As I mentioned at the outset, the Court is not only ruling on the ACA. It is ruling on its own role in the political process. Here we have the principal achievement of the Obama Administration’s first term, a long-time goal of one of the nation’s two political parties, passed by majorities of both houses, and five people could overturn it. The Supreme Court plays an out-sized role in our political system that clearly the founders did not foresee. This has often been a good thing for the nation but it has also often been a bad thing for the nation. But, insofar as some originalists think the Court should only interpret the Constitution as it was originally written and intended, you would expect those same originalists to insist that the Court has no such power.

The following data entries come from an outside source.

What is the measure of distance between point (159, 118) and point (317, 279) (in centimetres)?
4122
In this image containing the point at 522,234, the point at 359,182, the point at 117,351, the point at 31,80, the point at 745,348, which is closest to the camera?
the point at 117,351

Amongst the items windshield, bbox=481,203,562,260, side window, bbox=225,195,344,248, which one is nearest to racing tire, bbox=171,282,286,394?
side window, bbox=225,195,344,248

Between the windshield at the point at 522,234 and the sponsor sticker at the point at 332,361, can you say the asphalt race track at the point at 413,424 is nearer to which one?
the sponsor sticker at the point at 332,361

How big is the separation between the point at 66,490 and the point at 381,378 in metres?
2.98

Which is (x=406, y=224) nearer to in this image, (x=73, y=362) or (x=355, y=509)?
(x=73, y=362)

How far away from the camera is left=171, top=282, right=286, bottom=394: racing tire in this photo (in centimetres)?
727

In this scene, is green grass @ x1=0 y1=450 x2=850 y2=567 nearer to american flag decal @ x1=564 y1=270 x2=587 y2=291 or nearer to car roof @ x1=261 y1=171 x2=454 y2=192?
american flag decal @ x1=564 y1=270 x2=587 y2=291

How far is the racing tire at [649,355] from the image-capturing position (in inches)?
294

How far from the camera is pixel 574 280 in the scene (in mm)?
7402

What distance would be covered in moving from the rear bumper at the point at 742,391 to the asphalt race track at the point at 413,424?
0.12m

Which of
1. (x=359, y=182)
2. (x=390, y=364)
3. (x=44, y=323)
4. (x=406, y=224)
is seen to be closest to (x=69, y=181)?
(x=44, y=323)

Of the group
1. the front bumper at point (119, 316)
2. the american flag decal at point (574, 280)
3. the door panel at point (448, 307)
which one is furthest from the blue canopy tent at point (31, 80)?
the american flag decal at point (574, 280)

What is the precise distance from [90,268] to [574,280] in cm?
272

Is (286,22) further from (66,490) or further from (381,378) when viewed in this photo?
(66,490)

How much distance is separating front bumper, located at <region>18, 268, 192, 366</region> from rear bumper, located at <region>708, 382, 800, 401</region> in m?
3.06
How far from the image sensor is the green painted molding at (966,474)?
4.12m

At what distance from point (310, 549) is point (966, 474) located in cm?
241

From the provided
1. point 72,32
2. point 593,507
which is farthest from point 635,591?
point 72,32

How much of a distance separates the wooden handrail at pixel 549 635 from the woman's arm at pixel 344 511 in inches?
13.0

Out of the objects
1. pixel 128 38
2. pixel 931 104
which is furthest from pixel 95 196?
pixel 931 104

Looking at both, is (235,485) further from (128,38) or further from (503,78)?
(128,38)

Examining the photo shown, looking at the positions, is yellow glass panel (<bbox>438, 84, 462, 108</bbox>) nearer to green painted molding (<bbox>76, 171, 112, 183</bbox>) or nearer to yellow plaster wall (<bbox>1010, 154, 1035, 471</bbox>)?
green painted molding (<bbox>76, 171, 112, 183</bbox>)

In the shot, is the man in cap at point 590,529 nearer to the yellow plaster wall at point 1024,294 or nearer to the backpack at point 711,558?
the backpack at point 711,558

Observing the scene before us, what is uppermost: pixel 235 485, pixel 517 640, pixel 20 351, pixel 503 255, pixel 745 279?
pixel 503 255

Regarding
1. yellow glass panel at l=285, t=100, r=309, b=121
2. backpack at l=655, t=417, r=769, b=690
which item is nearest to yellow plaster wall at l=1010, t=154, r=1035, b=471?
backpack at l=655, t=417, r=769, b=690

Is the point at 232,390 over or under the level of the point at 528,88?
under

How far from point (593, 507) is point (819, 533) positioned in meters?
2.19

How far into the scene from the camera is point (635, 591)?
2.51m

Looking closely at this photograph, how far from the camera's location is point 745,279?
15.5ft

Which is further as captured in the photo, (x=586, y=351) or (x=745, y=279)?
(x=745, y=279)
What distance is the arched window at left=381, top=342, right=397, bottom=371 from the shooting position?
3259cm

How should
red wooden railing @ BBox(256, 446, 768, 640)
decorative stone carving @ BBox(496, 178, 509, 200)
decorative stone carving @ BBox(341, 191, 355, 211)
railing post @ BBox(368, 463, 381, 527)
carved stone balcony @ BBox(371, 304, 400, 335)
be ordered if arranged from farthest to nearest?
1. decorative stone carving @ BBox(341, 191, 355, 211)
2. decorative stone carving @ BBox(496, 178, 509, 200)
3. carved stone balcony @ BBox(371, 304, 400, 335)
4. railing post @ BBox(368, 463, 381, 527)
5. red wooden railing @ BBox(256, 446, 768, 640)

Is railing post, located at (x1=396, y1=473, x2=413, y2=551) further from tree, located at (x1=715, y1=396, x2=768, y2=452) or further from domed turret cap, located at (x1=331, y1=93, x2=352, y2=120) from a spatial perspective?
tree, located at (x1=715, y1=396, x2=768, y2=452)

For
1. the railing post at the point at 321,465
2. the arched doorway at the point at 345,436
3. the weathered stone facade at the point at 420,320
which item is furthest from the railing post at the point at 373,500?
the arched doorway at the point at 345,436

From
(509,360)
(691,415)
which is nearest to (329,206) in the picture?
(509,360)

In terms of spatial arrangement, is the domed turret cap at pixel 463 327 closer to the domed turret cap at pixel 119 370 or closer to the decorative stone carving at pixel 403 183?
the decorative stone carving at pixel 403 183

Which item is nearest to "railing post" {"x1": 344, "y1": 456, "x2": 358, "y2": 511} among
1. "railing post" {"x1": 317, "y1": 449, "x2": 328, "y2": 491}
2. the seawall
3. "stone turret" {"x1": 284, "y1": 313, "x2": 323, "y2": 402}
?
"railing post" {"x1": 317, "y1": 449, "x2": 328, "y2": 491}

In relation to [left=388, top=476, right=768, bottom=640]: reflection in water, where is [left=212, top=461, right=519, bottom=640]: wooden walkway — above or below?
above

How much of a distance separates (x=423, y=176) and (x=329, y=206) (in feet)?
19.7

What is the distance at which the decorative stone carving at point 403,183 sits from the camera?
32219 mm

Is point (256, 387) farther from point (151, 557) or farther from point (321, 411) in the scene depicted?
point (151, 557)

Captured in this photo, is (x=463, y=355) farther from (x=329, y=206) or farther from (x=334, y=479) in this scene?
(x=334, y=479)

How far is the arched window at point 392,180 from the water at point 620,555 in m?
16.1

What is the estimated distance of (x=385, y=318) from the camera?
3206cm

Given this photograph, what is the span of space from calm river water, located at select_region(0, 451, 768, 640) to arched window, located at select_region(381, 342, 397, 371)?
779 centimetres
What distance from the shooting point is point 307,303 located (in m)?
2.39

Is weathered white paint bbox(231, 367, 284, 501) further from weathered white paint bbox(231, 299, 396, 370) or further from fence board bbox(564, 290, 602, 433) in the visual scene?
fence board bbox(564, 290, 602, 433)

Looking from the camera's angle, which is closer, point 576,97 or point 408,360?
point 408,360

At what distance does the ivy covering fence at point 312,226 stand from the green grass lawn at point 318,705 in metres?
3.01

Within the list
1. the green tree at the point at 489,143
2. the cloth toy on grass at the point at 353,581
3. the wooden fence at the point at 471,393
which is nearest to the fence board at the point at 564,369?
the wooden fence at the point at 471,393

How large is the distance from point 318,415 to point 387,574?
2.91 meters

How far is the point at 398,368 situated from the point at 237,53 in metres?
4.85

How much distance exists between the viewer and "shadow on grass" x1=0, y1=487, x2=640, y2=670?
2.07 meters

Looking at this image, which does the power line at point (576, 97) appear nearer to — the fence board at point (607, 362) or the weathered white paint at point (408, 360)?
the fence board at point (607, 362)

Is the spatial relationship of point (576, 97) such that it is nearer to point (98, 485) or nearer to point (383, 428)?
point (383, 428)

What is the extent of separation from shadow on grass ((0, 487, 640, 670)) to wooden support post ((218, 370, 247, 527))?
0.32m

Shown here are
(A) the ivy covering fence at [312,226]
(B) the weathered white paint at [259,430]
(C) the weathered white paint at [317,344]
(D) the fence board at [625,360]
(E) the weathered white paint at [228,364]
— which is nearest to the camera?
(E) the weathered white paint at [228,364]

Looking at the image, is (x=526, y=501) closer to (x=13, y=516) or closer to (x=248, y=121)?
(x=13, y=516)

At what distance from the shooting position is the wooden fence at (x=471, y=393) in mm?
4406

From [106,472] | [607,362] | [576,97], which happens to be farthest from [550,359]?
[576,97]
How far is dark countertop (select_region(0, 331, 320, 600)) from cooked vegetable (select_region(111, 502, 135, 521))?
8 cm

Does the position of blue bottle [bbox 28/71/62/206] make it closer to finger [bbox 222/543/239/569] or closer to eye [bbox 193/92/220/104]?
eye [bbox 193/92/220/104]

Remember, when the Court was first established, it met in the basement of the Capitol for a reason: Not even in the wake of Marbury v. Madison to people imagine the Court would come to play such a prominent and decisive role in our politics.

I suspect that after the arguments, when the justices retire to the conference room to decide the issues before them, they will be very mindful of this fact: A 5-4 ruling against the ACA would be a disaster for the Court itself. They, too, would be dragged into the partisanship that has, so far, crippled the other branches of the government. That is why I expect the Court will ultimately uphold the ACA, with perhaps some nibbling at the edges of certain provisions. (Of course, the issue of mandates for religious institutions is not before the court as a distinct issue at this time.) The Court risked a great deal to its reputation in 2000 with Bush v. Gore and, had it not been for the intervening effects of 9/11, scrutiny of the Court would have been very different and definitely more partisan. I hope the justices know that. They should only overturn the ACA if the constitutional issues are quite clear and they don’t seem quite clear or, better to say, they seem clear to the contending parties but their twin varieties of clarity contradict each other. Unless the Court wants to wade into that partisan mess, they should uphold the ACA.